◆ **FRAGMENTO MOSTRADO**
Un régisseur emigrado, de larga trayectoria en nuestro medio, Otto Erhardt, usó los escenarios de Hofmüller para El Ocaso de 1943, con la batuta del húngaro radicado en Argentina Roberto Kinsky. Otro tanto ocurrió en la integral de 1947, con la batuta de Erich Kleiber. La puesta estuvo a cargo de Erhardt, con el infaltable escenógrafo mencionado. La dupla se repitió en La Walkiria parcial de 1950.
Del naturalismo a la abstraccion
En esa época predominaban las concepciones estéticas naturalistas. El lugar común era la «copia» de la realidad, el clisé del wagnerismo romántico, con sus efectos escénicos y los decorados histórico-realistas.
En el interín, Wieland Wagner, desde Bayreuth, impuso una percepción nueva del espacio escénico. Se basaba en la concepción del suizo Adolfo Appia: un espacio tridimensional, abstracto y rítmico de la escena. La evolución partió desde el naturalismo hacia la estética simbolista, con el factor lumínico como creador de climas sugerentes y dramáticos. Wieland «pintaba con luz», mientras los cantantes permanecían estáticos.
La cola del dragón y el teatro integral
La renovación bajó del Walhalla con el regisseur alemán Ernst Pöttgen y su escenógrafo Paul Walter. Tuvo un correlato dramático-visual; sus estratégias escénicas eran sintéticas y contundentes (que dejaron su impronta en el Anillo integral de 1962, con Heinz Wallberg en la dirección musical y la presencia de Birgit Nilsson). La acción y el conflicto fueron exacerbados; los pocos elementos corpóreos creaban efectos y contrastes. La disposición en diagonal de los actores tensionaba continuos campos y líneas de fuerza. El vestuario era oscuro, con predominio del cuero y con brillos lumínicos. Los fondos negros y desnudos, de cámara oscura, se contraponían y destacaban el impacto de colgantes rojos o blancos. Sobre un piso plano de gran inclinación se cruzaban haces dramáticos de luz. Esta poética neoexpresionista despertó fuertes debates entre el público. Durante Sigfrido, al escucharse la voz de Fafner, apareció la cola del dragón y llovieron papelitos. Se oyeron silbidos y aplausos al finalizar el acto; a los abucheos iniciales siguió el reconocimiento. La propuesta teatral de Pöttgen resultó efectiva y memorable.
Escenarios proteicos y multiformes
Desde 1963, Oswald se incorporó como escenógrafo de Ernst Pöttgen. Se había iniciado como su asistente, y en el nuevo rol dió realce visual a las propuestas delrégisseur: una pátina de oropel recubrió los planos austeros de Paul Walter. Todo se plasmó de manera brillante en el Anillo integral de 1967, el último que se realizó en una sola temporada. Con la dirección de Ferdinand Leitner, en dos meses se ofrecieron seis funciones de cada ópera. Volvió a cantar la venerada Birgit Nilsson, que refirió con admiración las dimensiones del escenario «en el incomparable Teatro Colón».

◆ **CONSIGNAS DE TRABAJO**
1 > Responde, según el fragmento sobre las puestas wagnerianas:
(a) ¿Quién tuvo la batuta en El Ocaso de 1943?
(b) ¿En qué concepción se basaba la nueva percepción del espacio escénico que impuso Wieland Wagner?
(c) ¿Cuántas funciones de cada ópera se ofrecieron en el Anillo integral de 1967 y en cuánto tiempo?
2 > Transcribe el pasaje del fragmento sobre las puestas wagnerianas comprendido entre "Del naturalismo a" y "los decorados histórico-realistas.", ambos incluidos.

◆ **MATERIAL PROPORCIONADO**
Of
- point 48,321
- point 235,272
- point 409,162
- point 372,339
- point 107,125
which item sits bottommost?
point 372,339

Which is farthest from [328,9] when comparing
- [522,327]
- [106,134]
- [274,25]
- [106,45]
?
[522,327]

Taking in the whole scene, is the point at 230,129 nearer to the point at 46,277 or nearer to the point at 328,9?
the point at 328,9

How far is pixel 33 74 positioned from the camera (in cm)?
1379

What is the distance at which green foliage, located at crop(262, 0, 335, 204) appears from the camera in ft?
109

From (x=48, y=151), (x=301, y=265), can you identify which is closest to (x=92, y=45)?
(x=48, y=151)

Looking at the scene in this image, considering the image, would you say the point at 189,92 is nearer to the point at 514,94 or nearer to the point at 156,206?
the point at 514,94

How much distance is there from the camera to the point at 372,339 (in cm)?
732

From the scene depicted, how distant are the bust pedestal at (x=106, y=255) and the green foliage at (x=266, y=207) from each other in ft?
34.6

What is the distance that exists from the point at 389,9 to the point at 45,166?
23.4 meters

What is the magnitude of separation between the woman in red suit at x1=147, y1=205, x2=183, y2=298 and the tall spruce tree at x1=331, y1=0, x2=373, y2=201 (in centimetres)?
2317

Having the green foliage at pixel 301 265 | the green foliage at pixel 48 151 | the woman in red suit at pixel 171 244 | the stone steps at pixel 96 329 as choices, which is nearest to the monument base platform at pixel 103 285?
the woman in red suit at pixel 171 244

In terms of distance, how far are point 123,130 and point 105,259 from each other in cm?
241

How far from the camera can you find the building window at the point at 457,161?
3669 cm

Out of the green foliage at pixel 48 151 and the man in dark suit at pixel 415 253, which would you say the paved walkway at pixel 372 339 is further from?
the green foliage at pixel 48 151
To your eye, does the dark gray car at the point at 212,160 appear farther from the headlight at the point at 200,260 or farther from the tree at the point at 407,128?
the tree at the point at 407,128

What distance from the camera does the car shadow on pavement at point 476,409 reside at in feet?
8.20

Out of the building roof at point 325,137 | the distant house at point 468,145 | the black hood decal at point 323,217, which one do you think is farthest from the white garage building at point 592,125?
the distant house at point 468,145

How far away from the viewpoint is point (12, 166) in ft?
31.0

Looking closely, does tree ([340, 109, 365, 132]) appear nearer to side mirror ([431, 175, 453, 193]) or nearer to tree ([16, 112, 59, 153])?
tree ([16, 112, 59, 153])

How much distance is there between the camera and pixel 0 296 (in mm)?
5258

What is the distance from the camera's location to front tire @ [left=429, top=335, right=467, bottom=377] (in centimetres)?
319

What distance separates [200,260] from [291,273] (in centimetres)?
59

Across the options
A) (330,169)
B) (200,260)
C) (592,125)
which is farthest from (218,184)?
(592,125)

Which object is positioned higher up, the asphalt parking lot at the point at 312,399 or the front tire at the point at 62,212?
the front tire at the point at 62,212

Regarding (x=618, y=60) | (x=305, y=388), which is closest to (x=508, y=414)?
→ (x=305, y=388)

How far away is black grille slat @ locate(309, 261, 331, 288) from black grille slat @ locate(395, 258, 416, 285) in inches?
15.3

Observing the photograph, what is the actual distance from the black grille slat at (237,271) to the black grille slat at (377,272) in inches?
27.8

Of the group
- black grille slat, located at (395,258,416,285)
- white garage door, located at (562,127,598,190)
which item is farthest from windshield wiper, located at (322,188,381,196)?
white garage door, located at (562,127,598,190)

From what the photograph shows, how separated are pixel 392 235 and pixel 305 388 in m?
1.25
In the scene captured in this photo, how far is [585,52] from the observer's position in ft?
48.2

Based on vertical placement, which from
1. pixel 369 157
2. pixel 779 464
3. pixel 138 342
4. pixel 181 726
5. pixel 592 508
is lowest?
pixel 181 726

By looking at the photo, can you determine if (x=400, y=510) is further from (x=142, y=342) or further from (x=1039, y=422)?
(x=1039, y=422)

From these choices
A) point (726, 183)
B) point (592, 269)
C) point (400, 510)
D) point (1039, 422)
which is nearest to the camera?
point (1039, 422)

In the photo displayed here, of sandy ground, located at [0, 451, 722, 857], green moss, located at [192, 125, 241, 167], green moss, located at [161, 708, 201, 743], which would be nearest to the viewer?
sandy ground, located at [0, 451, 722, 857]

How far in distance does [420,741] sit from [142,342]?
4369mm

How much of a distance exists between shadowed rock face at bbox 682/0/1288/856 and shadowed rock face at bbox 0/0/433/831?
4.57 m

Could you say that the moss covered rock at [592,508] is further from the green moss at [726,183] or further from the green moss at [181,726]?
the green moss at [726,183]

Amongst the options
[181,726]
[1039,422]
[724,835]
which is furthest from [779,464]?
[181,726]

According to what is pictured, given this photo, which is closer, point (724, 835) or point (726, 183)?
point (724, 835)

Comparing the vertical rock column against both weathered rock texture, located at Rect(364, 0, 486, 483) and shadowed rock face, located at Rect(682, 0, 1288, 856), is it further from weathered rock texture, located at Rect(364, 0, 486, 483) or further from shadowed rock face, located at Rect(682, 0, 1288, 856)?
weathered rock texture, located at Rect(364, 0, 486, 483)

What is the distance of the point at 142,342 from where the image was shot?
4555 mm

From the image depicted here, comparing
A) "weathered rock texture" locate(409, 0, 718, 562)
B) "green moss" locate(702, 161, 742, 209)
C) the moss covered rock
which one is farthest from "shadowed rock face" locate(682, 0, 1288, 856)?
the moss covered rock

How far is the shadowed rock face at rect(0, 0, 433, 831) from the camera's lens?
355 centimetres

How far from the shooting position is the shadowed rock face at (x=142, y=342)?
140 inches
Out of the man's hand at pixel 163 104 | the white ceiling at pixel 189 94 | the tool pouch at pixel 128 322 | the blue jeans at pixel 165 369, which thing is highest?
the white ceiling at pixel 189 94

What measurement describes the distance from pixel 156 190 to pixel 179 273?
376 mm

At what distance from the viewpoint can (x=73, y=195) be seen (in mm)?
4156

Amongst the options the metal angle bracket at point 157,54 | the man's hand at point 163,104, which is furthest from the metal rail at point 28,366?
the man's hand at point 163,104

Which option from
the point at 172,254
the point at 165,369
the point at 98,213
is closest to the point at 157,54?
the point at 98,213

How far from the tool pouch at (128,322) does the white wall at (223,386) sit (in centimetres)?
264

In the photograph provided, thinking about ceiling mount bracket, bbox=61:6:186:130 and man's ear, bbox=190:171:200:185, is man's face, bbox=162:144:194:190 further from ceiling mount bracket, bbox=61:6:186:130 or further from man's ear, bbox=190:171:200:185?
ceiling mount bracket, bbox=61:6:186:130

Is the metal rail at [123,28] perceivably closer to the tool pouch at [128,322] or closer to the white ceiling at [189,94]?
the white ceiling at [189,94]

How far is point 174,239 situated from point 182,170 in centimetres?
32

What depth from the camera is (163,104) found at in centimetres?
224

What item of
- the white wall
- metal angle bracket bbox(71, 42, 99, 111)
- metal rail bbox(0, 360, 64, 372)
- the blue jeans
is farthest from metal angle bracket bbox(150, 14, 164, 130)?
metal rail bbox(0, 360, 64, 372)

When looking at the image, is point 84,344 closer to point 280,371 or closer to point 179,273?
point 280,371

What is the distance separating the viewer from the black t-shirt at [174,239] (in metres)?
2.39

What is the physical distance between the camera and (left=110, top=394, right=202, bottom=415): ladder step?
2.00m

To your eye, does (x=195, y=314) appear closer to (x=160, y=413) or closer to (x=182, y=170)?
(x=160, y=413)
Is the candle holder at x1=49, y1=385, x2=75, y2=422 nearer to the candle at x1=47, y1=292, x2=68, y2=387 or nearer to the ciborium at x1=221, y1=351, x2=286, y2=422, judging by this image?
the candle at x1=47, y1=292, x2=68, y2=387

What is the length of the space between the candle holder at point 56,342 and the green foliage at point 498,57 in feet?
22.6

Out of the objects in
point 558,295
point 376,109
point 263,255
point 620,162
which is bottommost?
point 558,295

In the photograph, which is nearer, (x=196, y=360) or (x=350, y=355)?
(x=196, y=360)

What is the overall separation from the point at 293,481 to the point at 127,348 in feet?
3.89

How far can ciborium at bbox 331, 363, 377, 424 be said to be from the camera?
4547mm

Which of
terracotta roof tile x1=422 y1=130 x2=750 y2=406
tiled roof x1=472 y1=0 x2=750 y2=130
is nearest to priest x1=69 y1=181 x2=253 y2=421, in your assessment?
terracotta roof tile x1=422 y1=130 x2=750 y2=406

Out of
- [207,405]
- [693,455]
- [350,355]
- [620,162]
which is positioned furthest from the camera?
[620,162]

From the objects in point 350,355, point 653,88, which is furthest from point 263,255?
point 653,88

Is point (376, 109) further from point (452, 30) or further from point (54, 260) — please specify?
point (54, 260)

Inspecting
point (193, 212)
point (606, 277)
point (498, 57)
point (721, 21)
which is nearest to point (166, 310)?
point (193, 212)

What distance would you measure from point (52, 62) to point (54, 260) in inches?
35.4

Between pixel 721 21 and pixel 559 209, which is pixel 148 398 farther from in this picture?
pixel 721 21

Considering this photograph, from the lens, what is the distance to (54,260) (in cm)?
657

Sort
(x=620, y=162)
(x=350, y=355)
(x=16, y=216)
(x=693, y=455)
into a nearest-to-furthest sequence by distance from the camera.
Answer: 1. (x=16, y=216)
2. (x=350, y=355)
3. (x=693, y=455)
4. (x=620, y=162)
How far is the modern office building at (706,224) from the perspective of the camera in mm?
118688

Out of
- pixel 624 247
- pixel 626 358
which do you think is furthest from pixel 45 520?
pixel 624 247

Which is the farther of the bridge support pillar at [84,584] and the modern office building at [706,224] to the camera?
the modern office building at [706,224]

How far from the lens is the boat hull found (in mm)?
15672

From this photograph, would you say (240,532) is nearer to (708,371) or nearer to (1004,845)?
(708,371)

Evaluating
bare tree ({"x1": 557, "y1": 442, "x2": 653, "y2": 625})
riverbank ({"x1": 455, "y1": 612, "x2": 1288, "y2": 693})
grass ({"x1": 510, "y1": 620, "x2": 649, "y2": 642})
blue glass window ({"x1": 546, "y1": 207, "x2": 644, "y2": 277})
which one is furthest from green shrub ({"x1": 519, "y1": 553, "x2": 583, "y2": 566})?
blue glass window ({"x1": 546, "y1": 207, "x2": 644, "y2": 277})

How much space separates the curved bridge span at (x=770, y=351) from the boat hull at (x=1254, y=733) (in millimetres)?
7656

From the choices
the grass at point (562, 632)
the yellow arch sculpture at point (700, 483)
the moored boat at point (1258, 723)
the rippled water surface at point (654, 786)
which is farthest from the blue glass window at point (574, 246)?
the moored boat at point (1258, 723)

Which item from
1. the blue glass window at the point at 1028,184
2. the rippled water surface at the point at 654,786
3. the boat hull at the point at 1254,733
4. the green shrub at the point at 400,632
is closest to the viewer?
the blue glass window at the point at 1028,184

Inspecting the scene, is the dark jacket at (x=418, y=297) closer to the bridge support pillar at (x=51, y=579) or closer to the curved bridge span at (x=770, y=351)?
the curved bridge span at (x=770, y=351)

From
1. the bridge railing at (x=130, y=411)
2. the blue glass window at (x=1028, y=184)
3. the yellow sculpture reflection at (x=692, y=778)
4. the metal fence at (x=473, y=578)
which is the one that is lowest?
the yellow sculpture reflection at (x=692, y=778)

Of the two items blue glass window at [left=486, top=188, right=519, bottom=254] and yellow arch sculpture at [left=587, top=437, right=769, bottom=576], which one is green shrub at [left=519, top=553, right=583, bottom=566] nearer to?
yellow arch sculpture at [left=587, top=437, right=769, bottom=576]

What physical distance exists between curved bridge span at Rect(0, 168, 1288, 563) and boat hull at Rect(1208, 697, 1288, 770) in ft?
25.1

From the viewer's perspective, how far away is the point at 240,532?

◆ **SOLUCIONES DEL EJERCICIO**
1 >
(a) El húngaro radicado en Argentina Roberto Kinsky.
(b) En la concepción del suizo Adolfo Appia: un espacio tridimensional, abstracto y rítmico de la escena.
(c) Seis funciones de cada ópera, en dos meses.

2 >
Del naturalismo a la abstraccion
En esa época predominaban las concepciones estéticas naturalistas. El lugar común era la «copia» de la realidad, el clisé del wagnerismo romántico, con sus efectos escénicos y los decorados histórico-realistas.